Übrigens …

Flüchtlingsgespräche im Schauspielhaus Düsseldorf

„Der Pass ist der edelste Teil eines Menschen“

Sie sollten erst später auf den Brettern des Düsseldorfer Schauspiels auftauchen. Doch die aktuelle Situation ließ Beelitz und seine Crew beherzt handeln: Bertolt Brechts Flüchtlingsgespräche rutschten zeitlich nach vorne. Nicht schlecht, denn Brechts Physiker Ziffel könnte für die vielzitierten syrischen Ärzte stehen, der Arbeiter Kalle für das „normale“ Volk. So lässt der Sprung ins Jahr 1940, als Brecht selbst als Flüchtling in Finnland lebte und die Gespräche zu schreiben begann, erstaunliche Parallelen zum Heute zu.

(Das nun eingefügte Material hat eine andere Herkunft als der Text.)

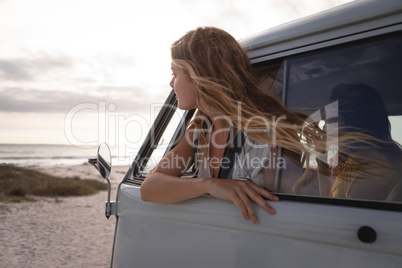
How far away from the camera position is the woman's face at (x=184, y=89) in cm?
→ 186

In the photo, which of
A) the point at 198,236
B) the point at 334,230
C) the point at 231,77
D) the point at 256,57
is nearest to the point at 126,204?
the point at 198,236

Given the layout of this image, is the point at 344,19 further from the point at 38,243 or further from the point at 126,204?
the point at 38,243

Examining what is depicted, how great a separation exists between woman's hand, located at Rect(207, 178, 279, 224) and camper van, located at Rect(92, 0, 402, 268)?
34mm

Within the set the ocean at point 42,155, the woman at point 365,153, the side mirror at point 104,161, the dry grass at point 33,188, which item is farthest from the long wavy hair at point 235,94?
the ocean at point 42,155

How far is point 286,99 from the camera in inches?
59.2

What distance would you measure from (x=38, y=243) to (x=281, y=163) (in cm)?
822

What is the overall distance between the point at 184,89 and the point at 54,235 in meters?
8.40

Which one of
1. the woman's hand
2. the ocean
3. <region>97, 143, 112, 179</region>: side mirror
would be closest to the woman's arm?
the woman's hand

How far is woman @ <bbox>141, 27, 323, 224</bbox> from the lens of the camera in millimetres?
1401

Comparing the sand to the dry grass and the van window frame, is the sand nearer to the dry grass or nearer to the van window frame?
the dry grass

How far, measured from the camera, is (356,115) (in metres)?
1.25

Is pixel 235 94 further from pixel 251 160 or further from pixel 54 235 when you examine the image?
pixel 54 235

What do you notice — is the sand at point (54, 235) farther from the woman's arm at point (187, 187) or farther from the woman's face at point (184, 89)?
the woman's face at point (184, 89)

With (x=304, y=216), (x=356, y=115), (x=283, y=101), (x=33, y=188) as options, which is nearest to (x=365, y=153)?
(x=356, y=115)
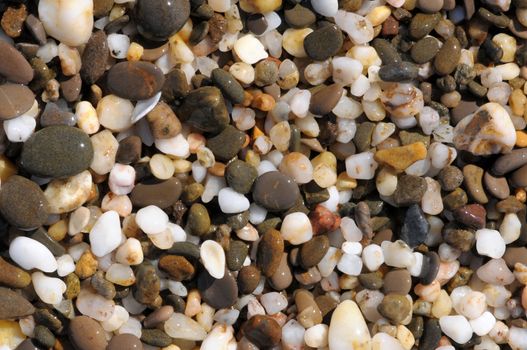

Ziffel und Kalle, die sich zufällig im Bahnhofsrestaurant von Helsinki kennen lernen, suchen ebenso nach einem Land, das sie aushalten kann und das sie aushalten können wie die Hilfesuchenden von heute. Der entscheidende Unterschied: In den 40-er Jahren des vergangenen Jahrhunderts verließen Deutsche das Land, das nun von Hunderttausenden als vermeintliches Paradies glorifiziert wird.

Ehe sich Andreas Weißert alias Ziffel und Jürgen Mikol alias Kalle an einem kleinen Tisch niederlassen und dort über den „edelsten Teil von einem Menschen“, nämlich einen „Pass“, räsonieren und philosophieren, kommen ein paar „Nibelungen“-Verse über Kalles Lippen, lebt Fontanes „Ich hab es getragen sieben Jahr“ aus Archibald Douglas auf, und beschwören einige Heine-Verse die verlassene Heimat. „Alles Flüchtlingsgeschichten“, meint Ziffel, der elegant gekleidete Physiker, neben dem Kalle, mit Schlagmütze und Joppe, wie eine Wiedergeburt Brechts erscheint.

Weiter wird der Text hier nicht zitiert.